In Masur and Minsky's paper, p.14, Proposition 3.6 Luo's proof, it says "but $\gamma_n\to \mu$ and $\mu$ maximal implies $\beta_n \to \mu$", which I feel confused: when $\gamma_n\to \mu$ and $\beta_n$ and $\gamma_n$ are disjoint, I think $\gamma_n$ doesn't necessarily bring $\beta_n$ to converge to $\mu$. Even, thinking intuitively, it seems possible for $\beta_n$ to be farther from $\mu$ as $n$ gets larger.
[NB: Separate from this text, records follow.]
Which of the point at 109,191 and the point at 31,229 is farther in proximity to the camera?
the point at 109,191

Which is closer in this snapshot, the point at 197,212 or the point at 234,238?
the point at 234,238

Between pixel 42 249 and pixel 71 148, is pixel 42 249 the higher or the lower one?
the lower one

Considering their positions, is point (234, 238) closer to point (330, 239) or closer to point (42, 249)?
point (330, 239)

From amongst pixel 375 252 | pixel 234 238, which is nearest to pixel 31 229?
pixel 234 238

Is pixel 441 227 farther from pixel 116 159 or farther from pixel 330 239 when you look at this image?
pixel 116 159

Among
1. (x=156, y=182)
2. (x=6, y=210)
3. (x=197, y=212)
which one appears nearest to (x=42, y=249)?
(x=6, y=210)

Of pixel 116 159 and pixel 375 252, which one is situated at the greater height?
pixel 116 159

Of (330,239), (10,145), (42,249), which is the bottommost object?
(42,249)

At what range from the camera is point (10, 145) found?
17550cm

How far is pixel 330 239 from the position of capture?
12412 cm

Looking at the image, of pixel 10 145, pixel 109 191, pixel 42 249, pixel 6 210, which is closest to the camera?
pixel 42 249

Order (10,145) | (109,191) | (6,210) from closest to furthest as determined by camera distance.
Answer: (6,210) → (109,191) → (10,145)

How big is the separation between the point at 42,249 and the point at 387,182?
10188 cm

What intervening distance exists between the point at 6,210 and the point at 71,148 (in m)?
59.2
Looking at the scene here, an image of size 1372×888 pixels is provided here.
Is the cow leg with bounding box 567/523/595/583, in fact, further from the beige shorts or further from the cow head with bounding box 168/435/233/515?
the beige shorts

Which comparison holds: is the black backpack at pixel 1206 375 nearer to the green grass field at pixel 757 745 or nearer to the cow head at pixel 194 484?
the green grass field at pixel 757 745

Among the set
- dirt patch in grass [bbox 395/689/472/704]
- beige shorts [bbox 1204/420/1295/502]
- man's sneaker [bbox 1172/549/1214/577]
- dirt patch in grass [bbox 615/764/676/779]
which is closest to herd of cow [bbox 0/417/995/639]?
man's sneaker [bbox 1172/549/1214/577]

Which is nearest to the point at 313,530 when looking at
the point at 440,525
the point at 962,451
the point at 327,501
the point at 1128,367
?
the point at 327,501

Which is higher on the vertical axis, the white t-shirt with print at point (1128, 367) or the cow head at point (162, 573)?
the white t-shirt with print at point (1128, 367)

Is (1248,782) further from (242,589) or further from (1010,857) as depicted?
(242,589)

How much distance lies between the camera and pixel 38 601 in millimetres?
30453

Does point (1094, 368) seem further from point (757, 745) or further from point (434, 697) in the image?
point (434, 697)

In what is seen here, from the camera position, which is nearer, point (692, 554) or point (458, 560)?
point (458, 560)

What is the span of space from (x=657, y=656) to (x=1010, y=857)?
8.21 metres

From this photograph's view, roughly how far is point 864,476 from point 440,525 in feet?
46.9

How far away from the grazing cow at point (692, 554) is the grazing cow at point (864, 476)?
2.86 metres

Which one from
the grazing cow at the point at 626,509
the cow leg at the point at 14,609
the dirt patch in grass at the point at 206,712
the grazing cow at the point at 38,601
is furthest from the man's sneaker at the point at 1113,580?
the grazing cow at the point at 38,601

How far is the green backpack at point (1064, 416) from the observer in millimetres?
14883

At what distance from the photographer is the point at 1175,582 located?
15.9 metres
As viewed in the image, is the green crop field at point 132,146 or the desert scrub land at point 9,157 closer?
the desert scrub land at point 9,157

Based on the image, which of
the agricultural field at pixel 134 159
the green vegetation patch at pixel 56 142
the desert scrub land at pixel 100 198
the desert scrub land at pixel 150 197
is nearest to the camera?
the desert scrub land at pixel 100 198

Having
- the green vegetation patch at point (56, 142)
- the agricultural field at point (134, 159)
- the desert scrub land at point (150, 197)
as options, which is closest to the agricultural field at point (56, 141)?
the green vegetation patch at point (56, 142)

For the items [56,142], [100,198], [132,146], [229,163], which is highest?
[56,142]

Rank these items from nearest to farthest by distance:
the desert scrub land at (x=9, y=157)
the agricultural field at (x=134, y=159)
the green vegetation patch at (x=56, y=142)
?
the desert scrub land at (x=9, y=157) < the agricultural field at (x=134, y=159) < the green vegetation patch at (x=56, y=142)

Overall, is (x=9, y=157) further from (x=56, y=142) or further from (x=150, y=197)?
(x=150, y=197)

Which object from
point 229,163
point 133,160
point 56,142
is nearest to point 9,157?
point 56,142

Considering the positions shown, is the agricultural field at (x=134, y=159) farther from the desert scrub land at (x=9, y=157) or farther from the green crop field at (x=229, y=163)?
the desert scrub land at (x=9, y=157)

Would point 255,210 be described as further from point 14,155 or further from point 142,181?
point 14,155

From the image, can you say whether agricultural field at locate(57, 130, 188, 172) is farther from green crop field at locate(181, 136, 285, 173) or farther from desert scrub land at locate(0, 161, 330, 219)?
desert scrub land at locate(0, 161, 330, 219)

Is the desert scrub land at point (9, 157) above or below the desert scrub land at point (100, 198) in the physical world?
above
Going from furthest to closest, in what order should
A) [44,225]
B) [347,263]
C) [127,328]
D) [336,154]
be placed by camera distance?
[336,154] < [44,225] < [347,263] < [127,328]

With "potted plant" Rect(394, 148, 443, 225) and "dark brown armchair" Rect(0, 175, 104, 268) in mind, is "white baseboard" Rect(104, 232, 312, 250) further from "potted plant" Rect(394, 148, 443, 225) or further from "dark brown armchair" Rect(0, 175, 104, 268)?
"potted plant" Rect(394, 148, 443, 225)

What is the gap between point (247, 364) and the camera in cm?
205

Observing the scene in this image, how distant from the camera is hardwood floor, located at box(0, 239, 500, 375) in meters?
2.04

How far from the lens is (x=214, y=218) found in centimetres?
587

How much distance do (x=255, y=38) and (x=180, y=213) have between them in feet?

I don't see how combined with $\mu$ maximal would force $\gamma_n$ to make $\beta_n$ converge to $\mu$ as $\gamma_n$ converges to $\mu$.
Notations: $\mu$ is a maximal geodesic lamination and let $\gamma_i$ be any sequence of closed geodesics converging geometrically to $\mu$. For each $\gamma_n$ we may then find $\beta_n$ with $d(\beta_n, \gamma_n) = 1$ and $d(\gamma_0, \beta_n) = N-1$.
Basically you should be thinking about $\mu$ as the stable lamination coming from a pseudo-Anosov. To help a bit more with the intuition, you should think about $\gamma_n$ as a very long curves on the surface "going all over", and longer and more "all over" as $n$ increases(the sequence of curves is not contained on any subsurface). This will mean $\beta_n$ will have to follow $\gamma_n$ for a long time (so will look like $\gamma_n$, which is why we get this convergence) to be disjoint. At least that is the basic intuition you should have/develop.
Say $\beta_n \to \beta$(maybe passing to subsequence). By disjointness of $\beta_n$ and $\gamma_n$ we get $\beta$ is "disjoint" from $\mu$, so $\beta \cup \mu$ is a lamination. With the assumption that $\mu$ is maximal we get $\beta$ must be a sublamination. The unstated jump in the sketch is that $\mu$ is minimal in the sense that any leaf in the lamination is dense in the lamination(this happens in the pA case). With that you get that $\beta = \mu$. From here you can continue the proof.